読解用抜粋:

☆ ☆ ☆ ☆

デジタル遺品整理とは?やるべきことや注意点を詳しく解説

近年、電子技術の発達とともに問題となっているのが『デジタル遺品』と呼ばれるパソコンやスマートフォンのデータなどです。金融資産や重要書類などをデジタル管理している場合も増え、きちんと整理しておかないと遺された家族への負担が増えたり、相続トラブルに発展したりするケースもあります。
そこで今回は、デジタル遺品整理でやるべきことや行う時の注意点に解説します。
デジタル遺品整理とは?
デジタル遺品とは、パソコンやスマートフォンなどのデジタル機器に保存されたデータやインターネットサービスのアカウントなど、故人が遺したデジタルデータの事をいいます。
主な具体例として、次のようなものがデジタル遺品にあたります。
- 画像・動画データ
- メール・チャットの履歴
- GmailなどのWebメールアカウント
- SNSアカウント
- インターネット口座(ネット銀行、証券口座等)

☆ ☆ ☆ ☆

利用可能データ:
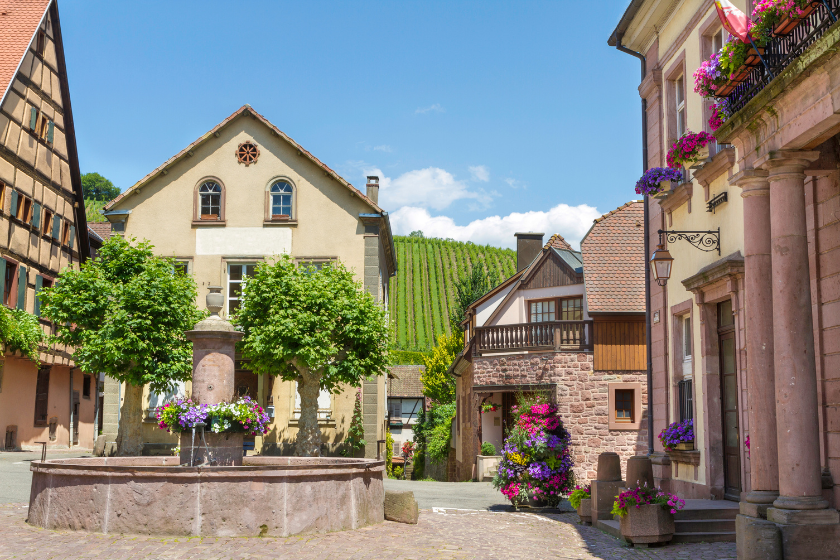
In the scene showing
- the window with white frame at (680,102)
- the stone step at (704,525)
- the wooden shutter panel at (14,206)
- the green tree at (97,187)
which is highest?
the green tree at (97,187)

☆ ☆ ☆ ☆

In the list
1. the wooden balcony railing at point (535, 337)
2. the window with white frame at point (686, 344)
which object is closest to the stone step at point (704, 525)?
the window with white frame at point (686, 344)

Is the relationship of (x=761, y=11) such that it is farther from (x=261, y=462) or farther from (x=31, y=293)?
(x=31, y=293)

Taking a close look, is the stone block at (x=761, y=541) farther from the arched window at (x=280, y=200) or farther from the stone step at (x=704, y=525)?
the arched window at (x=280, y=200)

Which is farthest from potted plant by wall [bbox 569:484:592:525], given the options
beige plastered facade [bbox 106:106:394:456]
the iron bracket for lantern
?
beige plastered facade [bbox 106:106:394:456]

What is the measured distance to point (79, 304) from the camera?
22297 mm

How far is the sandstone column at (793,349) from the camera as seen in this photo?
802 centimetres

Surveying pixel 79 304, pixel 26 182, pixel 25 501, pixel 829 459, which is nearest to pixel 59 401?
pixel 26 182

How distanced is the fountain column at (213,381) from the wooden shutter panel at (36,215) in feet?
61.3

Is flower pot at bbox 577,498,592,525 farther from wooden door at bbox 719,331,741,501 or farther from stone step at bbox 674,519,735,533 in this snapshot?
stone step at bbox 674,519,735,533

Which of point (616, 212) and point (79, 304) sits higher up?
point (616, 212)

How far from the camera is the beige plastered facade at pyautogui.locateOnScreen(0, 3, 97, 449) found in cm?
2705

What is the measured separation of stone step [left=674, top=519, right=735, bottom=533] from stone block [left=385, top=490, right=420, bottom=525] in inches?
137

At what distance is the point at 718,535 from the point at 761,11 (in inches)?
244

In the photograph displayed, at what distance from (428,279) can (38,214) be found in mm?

☆ ☆ ☆ ☆

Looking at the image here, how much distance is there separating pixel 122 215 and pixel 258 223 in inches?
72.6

☆ ☆ ☆ ☆

課題 1: デジタル遺品整理に関する文章を、全文一字一句違えずに再現してください。
課題 2: エントリのうち、「What is the measured separation」を含む行から始まり、「In the photograph」を含む行で終わる部分を書き出してください。両端の行も含め、それ以外は記さないでください。

記述解答 1:
デジタル遺品整理とは?やるべきことや注意点を詳しく解説

近年、電子技術の発達とともに問題となっているのが『デジタル遺品』と呼ばれるパソコンやスマートフォンのデータなどです。金融資産や重要書類などをデジタル管理している場合も増え、きちんと整理しておかないと遺された家族への負担が増えたり、相続トラブルに発展したりするケースもあります。
そこで今回は、デジタル遺品整理でやるべきことや行う時の注意点に解説します。
デジタル遺品整理とは?
デジタル遺品とは、パソコンやスマートフォンなどのデジタル機器に保存されたデータやインターネットサービスのアカウントなど、故人が遺したデジタルデータの事をいいます。
主な具体例として、次のようなものがデジタル遺品にあたります。
- 画像・動画データ
- メール・チャットの履歴
- GmailなどのWebメールアカウント
- SNSアカウント
- インターネット口座(ネット銀行、証券口座等)

記述解答 2:
What is the measured separation of stone step [left=674, top=519, right=735, bottom=533] from stone block [left=385, top=490, right=420, bottom=525] in inches?
137

At what distance is the point at 718,535 from the point at 761,11 (in inches)?
244

In the photograph displayed, at what distance from (428,279) can (38,214) be found in mm?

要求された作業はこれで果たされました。